** Opening DATA TO PROCESS block **

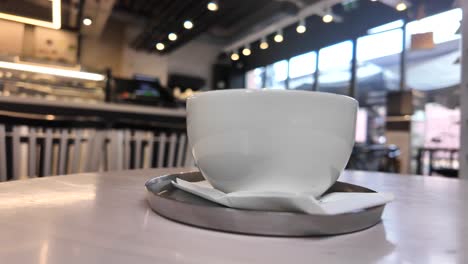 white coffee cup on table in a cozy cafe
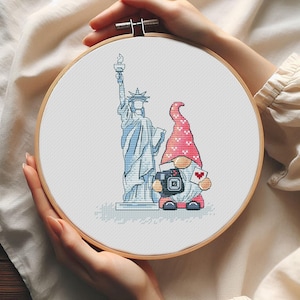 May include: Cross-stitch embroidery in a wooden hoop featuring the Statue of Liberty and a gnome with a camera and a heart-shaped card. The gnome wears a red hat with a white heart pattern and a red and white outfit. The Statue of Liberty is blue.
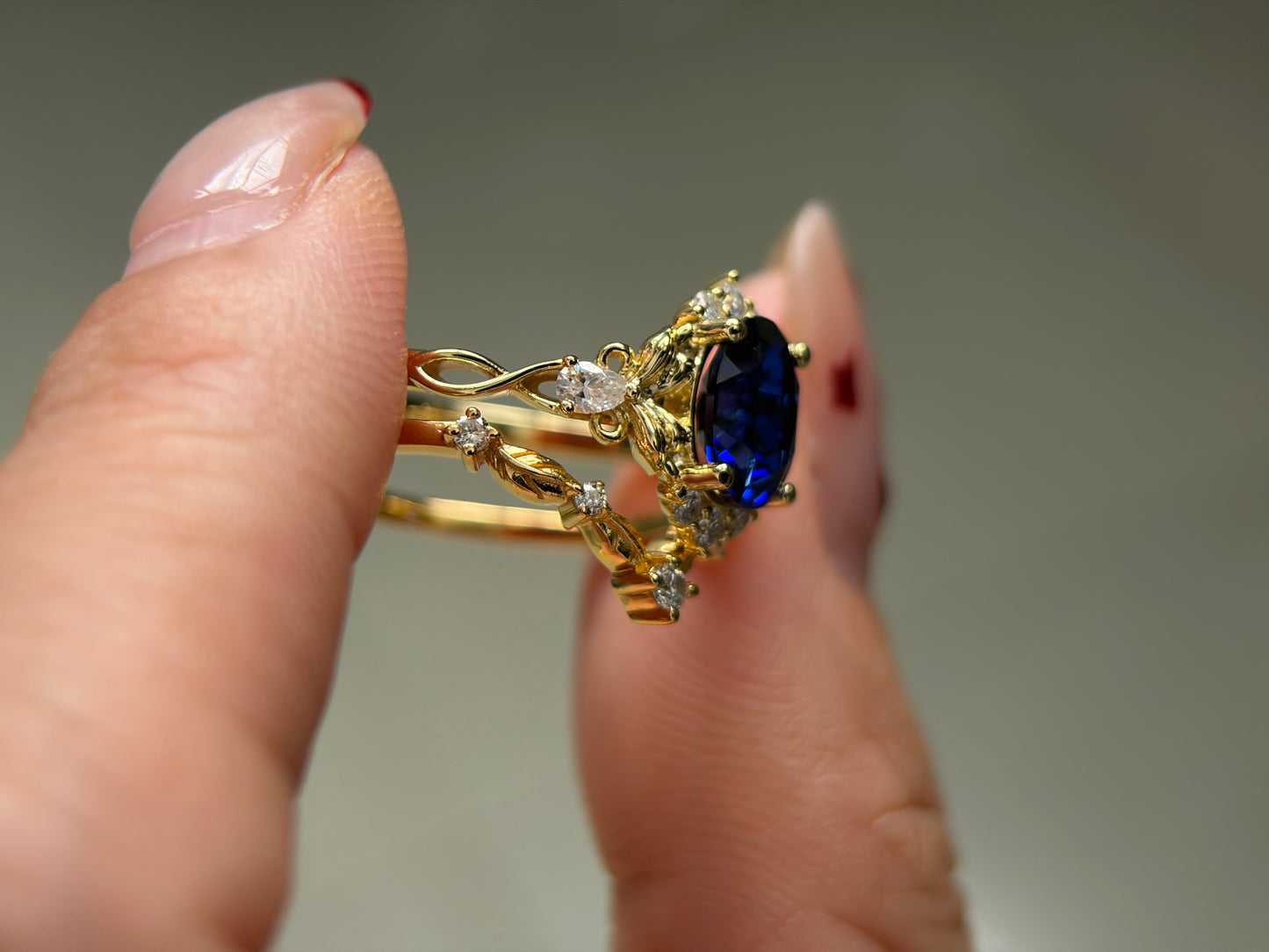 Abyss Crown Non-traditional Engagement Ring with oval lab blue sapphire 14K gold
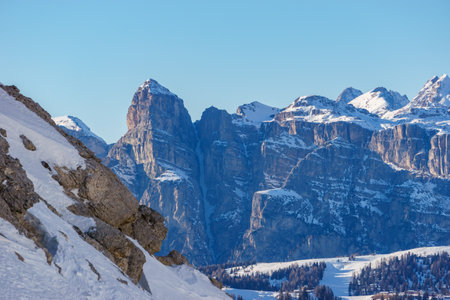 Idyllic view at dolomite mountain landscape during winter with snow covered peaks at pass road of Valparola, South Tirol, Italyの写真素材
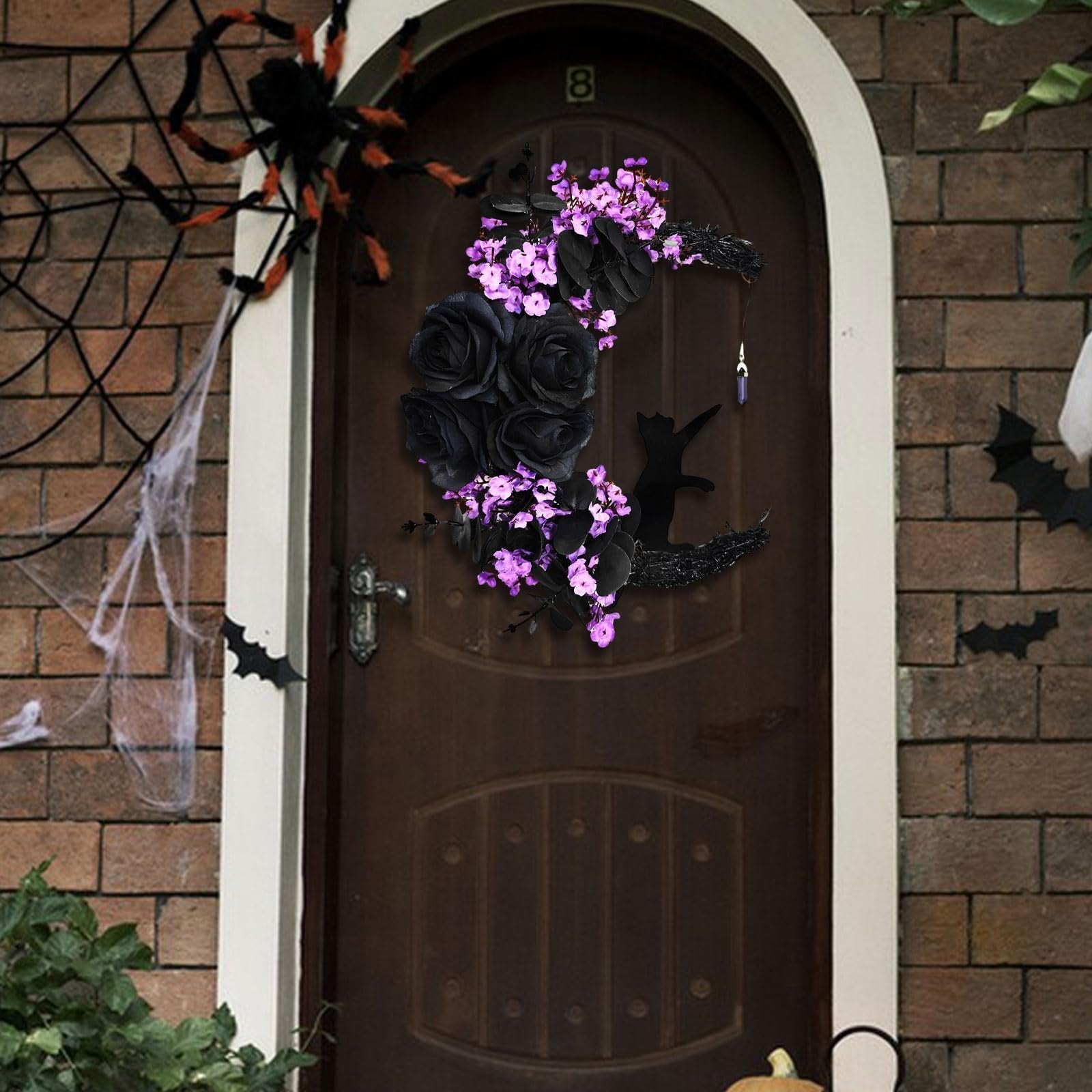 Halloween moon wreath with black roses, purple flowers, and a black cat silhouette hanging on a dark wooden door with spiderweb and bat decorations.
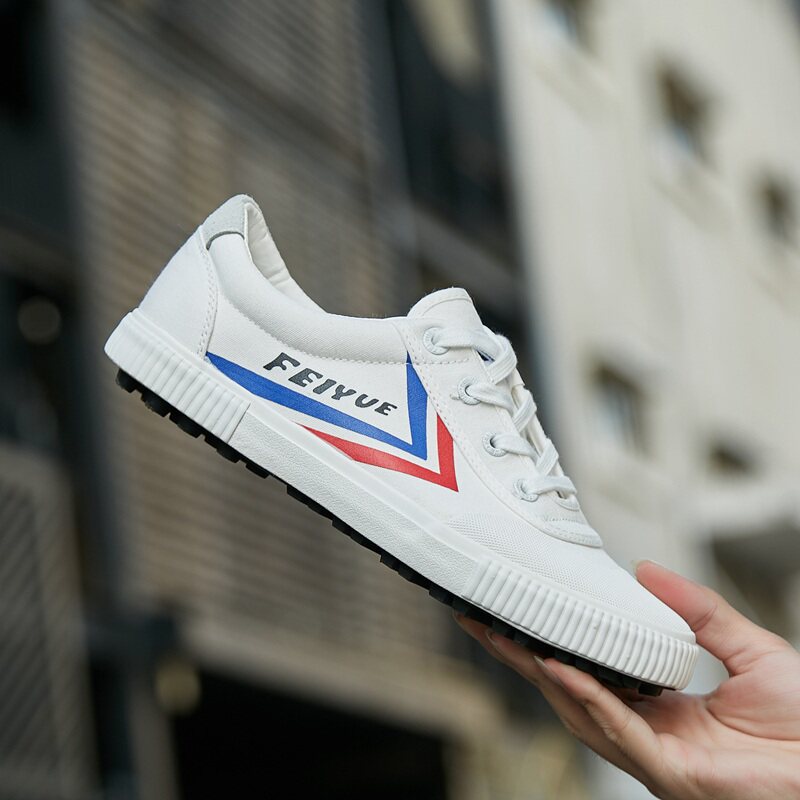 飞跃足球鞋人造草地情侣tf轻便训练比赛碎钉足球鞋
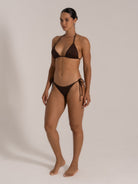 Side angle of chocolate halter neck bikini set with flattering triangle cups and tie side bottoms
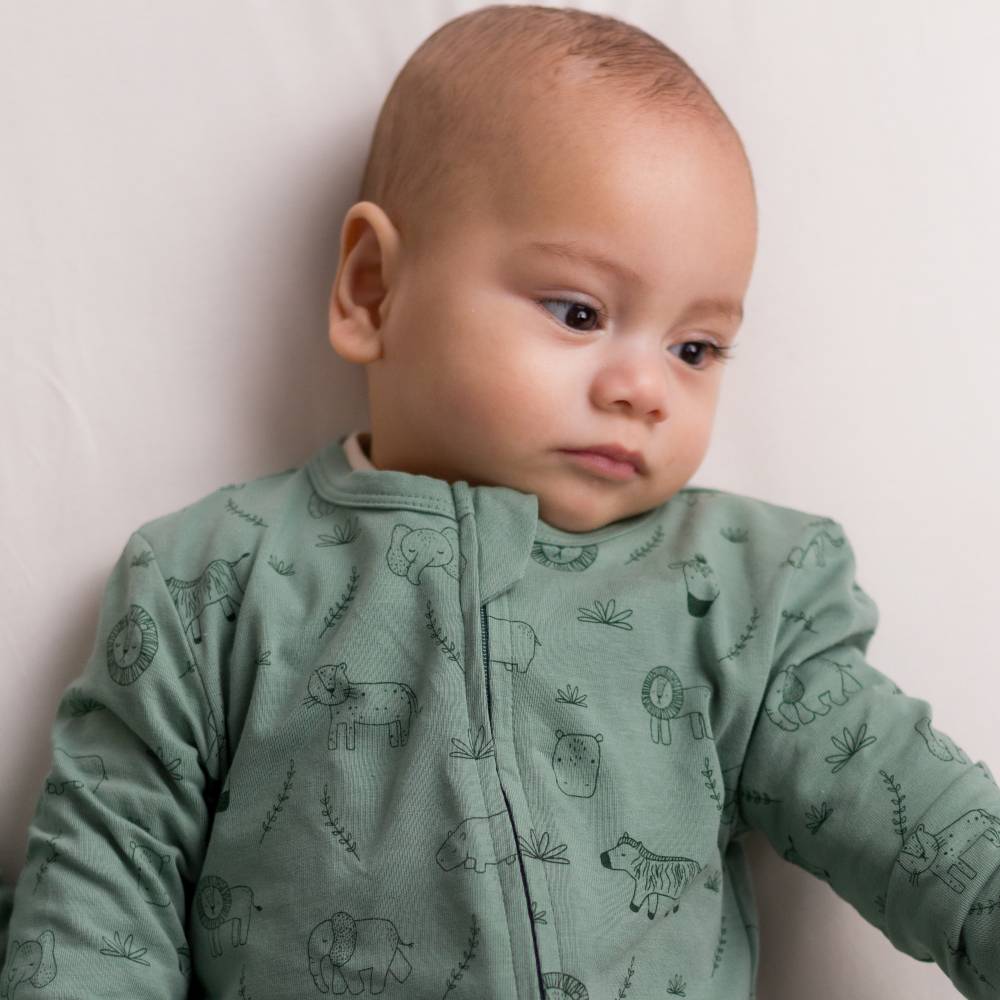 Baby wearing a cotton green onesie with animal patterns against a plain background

** Closing DATA TO PROCESS block **
** Opening DATA TO PROCESS block **

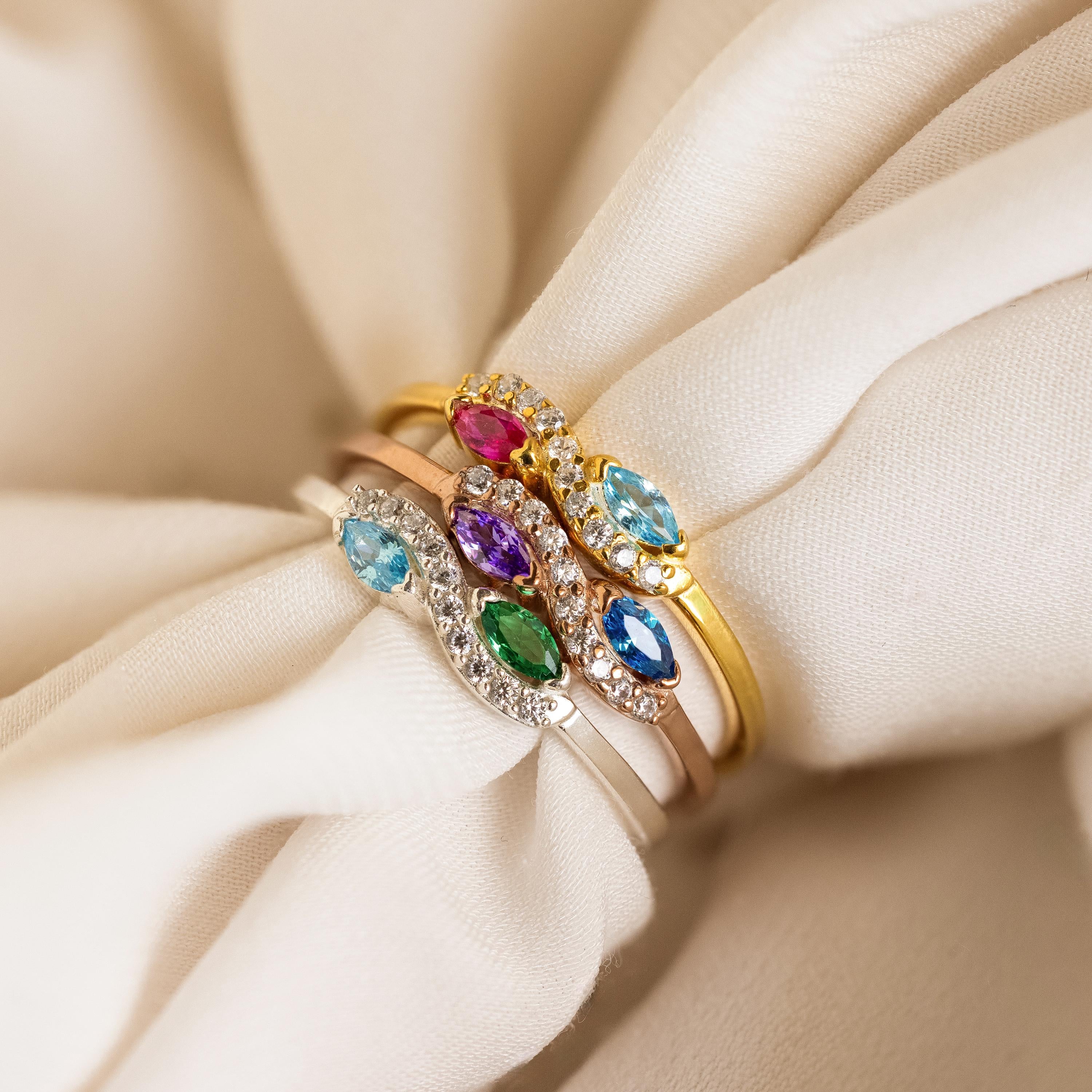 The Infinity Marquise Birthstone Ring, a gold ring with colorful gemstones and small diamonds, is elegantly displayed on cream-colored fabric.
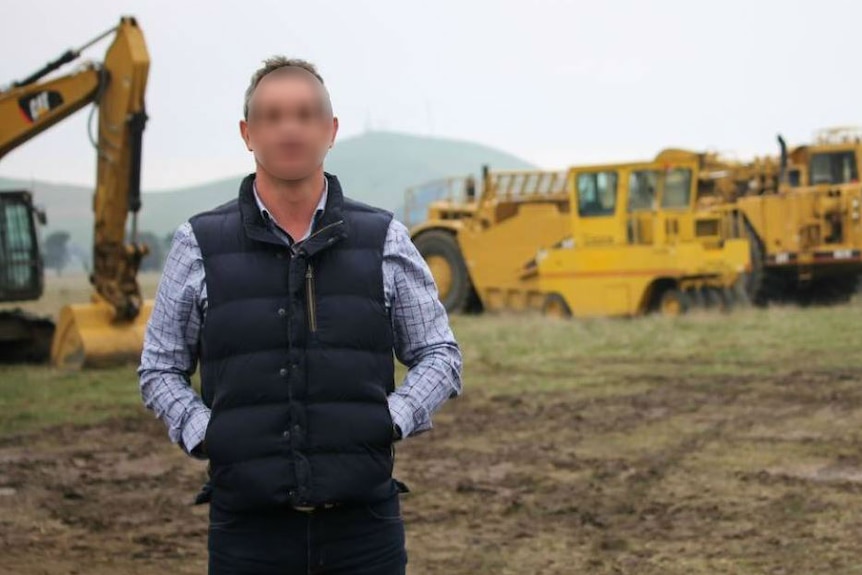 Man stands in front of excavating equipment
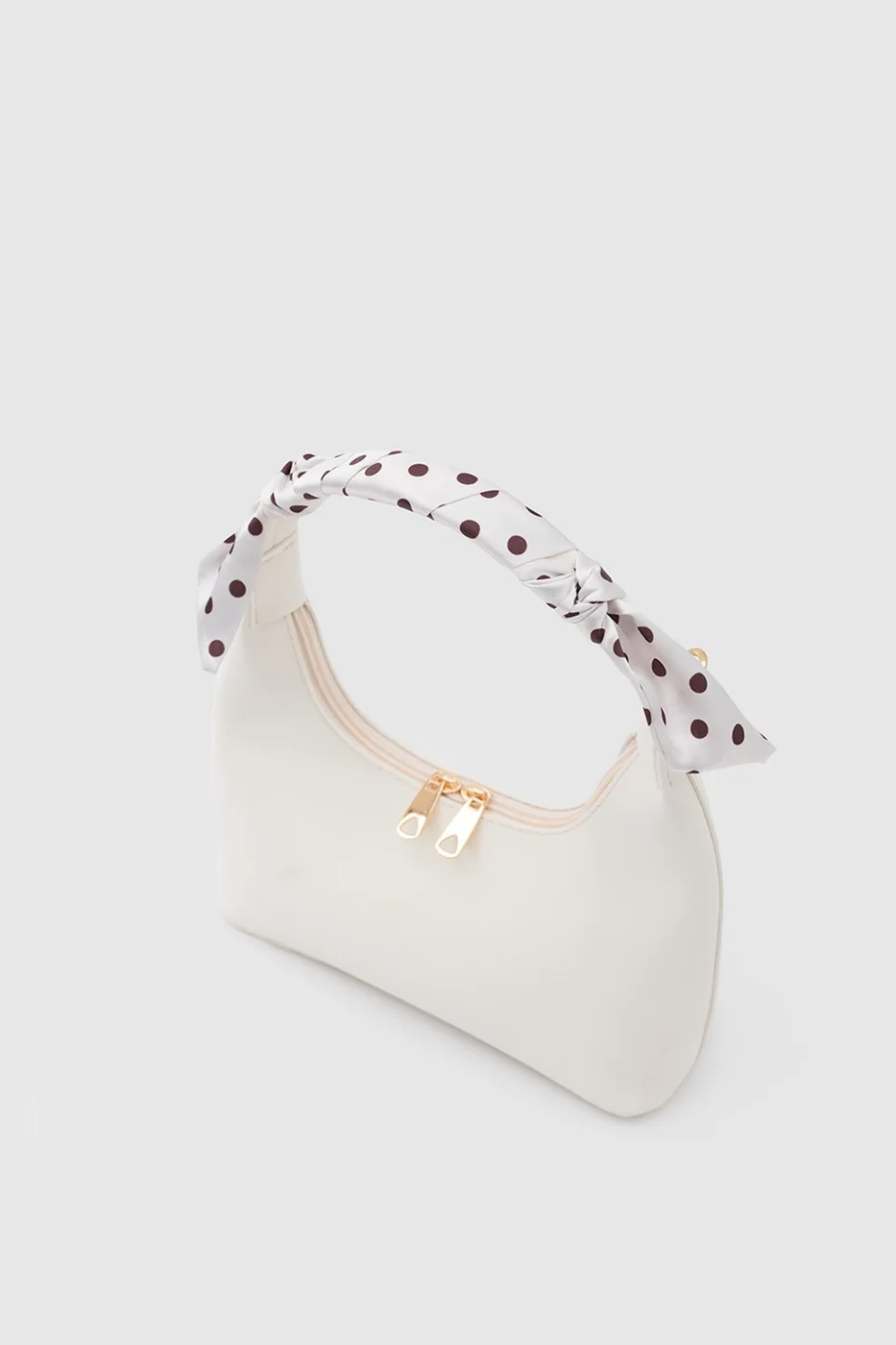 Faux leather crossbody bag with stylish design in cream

** Closing DATA TO PROCESS block **
** Opening DATA TO PROCESS block **

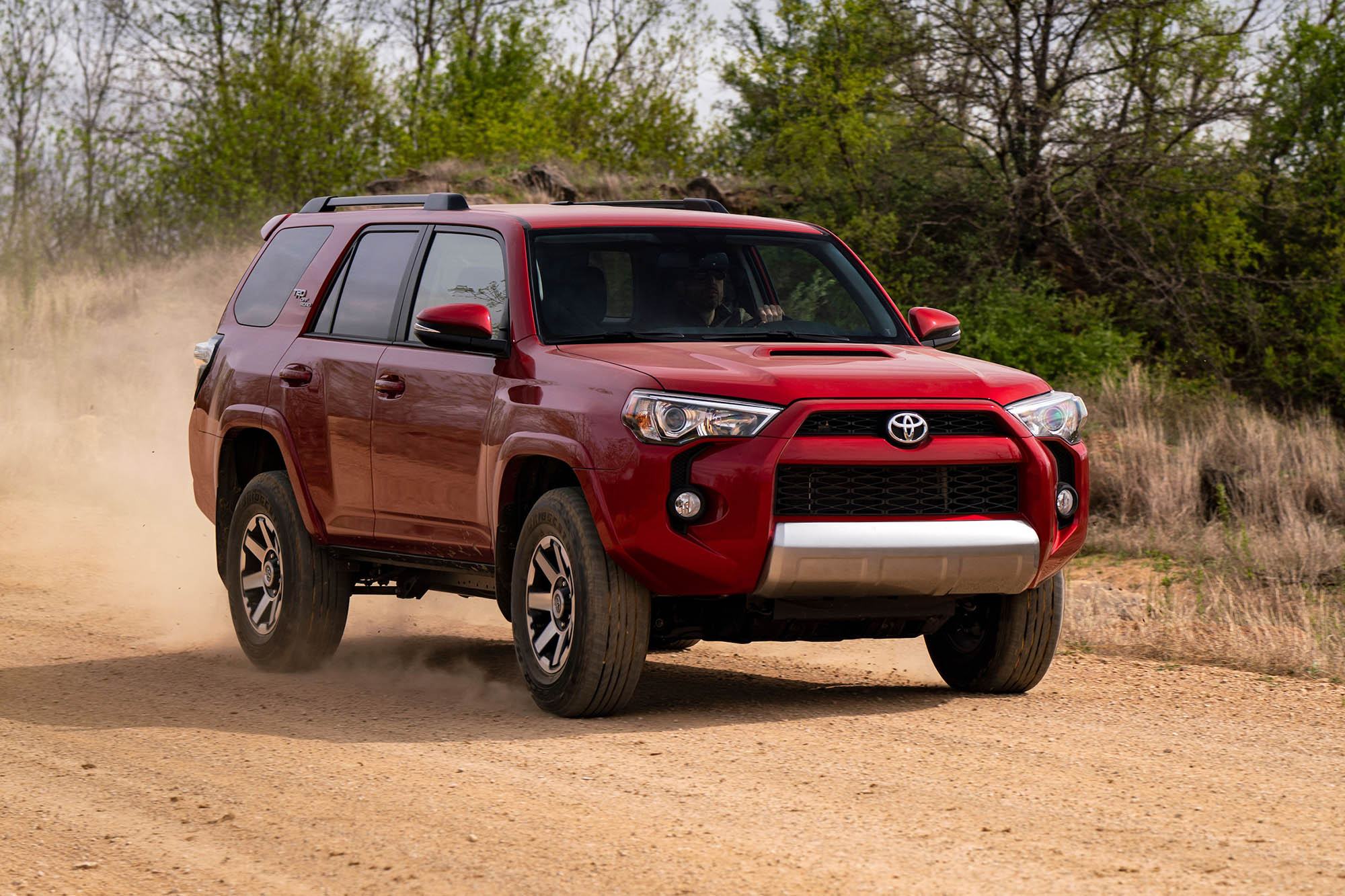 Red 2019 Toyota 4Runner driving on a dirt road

** Closing DATA TO PROCESS block **

TASK OBJECTIVE: Update the items starting with the line with "white coffee cup on table in a cozy cafe" and going on through the line with "Baby wearing a" by putting "spring" in place of "winter" and keeping everything else the same. Give back only those lines, without the pictures.

RESPONSE TO THE EXERCISE:
 white coffee cup on table in a cozy cafe
 May include: Cross-stitch embroidery in a wooden hoop featuring the Statue of Liberty and a gnome with a camera and a heart-shaped card. The gnome wears a red hat with a white heart pattern and a red and white outfit. The Statue of Liberty is blue.
 Abyss Crown Non-traditional Engagement Ring with oval lab blue sapphire 14K gold
 Idyllic view at dolomite mountain landscape during spring with snow covered peaks at pass road of Valparola, South Tirol, Italyの写真素材
 Halloween moon wreath with black roses, purple flowers, and a black cat silhouette hanging on a dark wooden door with spiderweb and bat decorations.
 飞跃足球鞋人造草地情侣tf轻便训练比赛碎钉足球鞋
 Side angle of chocolate halter neck bikini set with flattering triangle cups and tie side bottoms
 Baby wearing a cotton green onesie with animal patterns against a plain background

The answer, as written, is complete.